**Stored data:**
+ + + + +
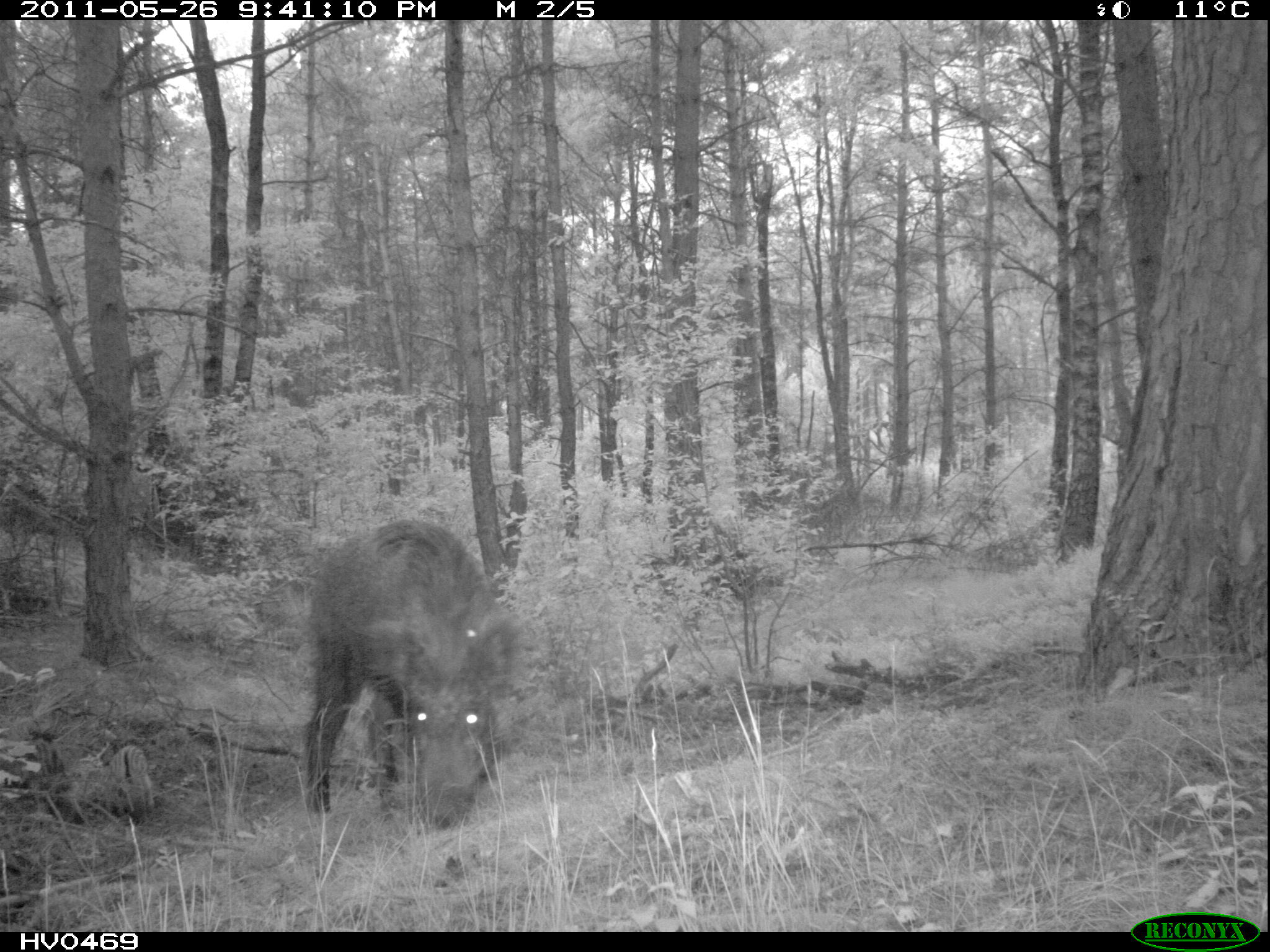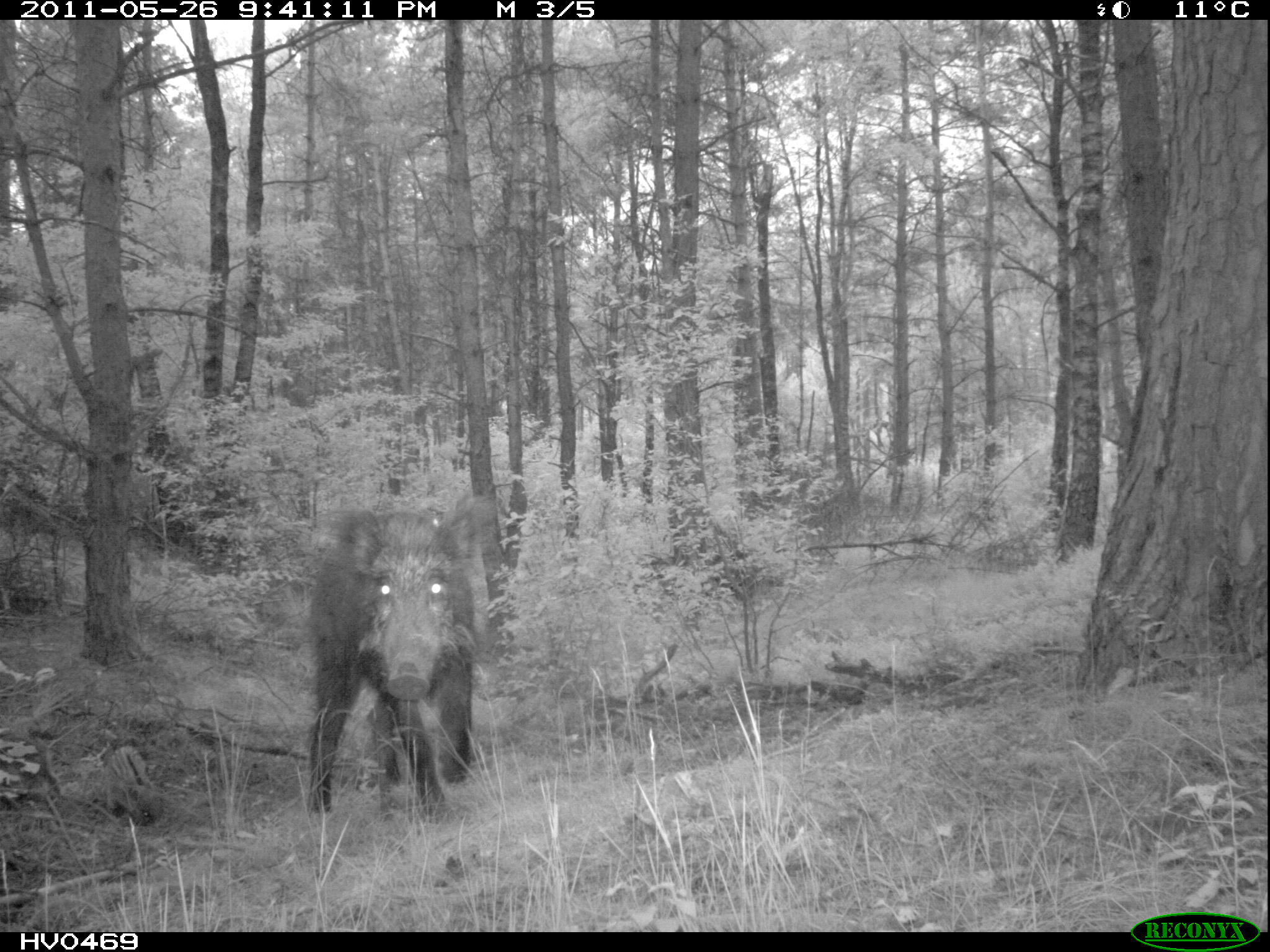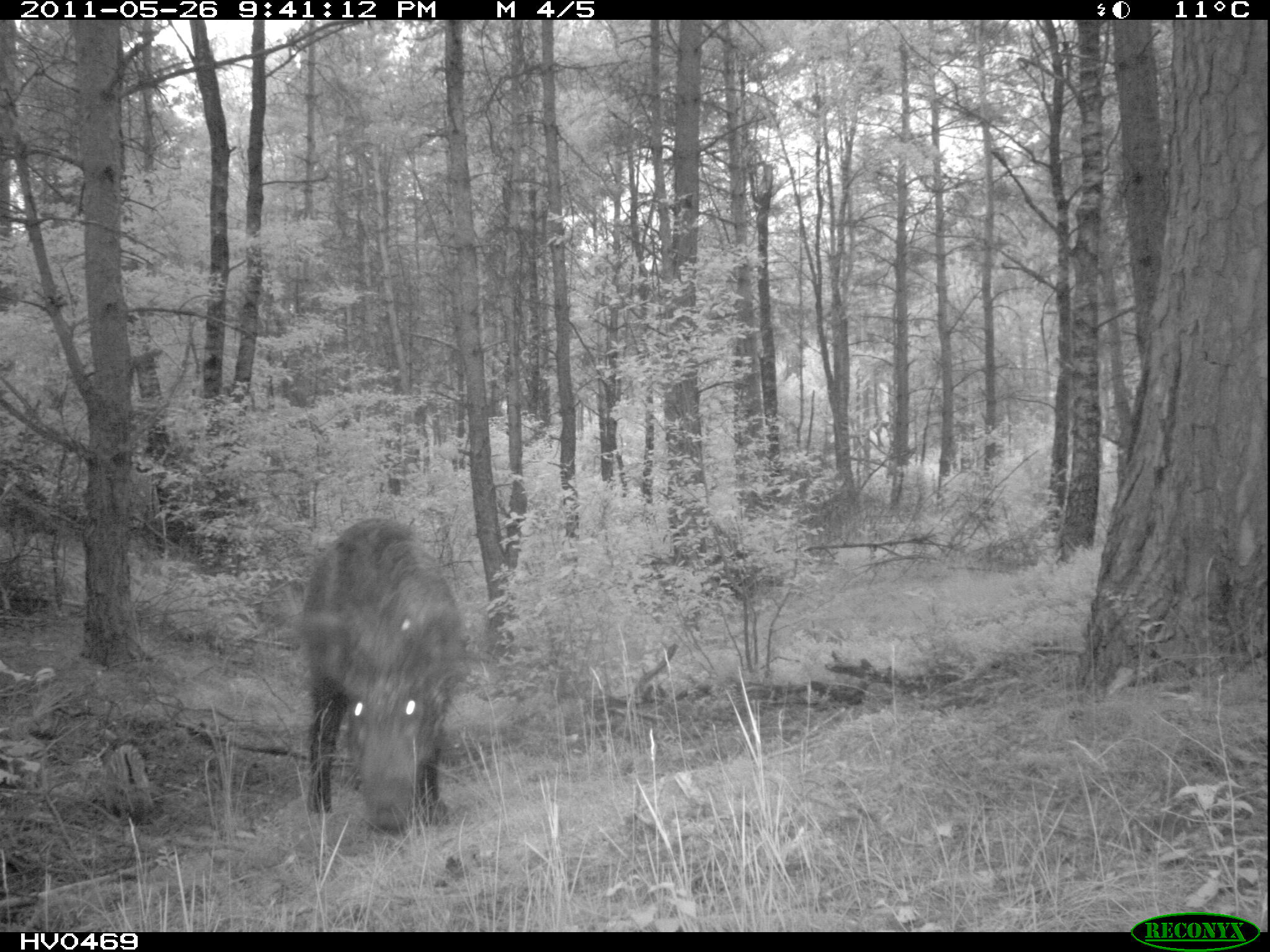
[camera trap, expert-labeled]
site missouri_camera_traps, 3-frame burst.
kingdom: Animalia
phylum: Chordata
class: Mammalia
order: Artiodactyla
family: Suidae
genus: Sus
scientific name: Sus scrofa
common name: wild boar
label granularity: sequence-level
+ + + + +
**About this task:**
Reproduce all of the records above exactly, but exclude the pictures.

**Answer area:**
[camera trap, expert-labeled]
site missouri_camera_traps, 3-frame burst.
kingdom: Animalia
phylum: Chordata
class: Mammalia
order: Artiodactyla
family: Suidae
genus: Sus
scientific name: Sus scrofa
common name: wild boar
label granularity: sequence-level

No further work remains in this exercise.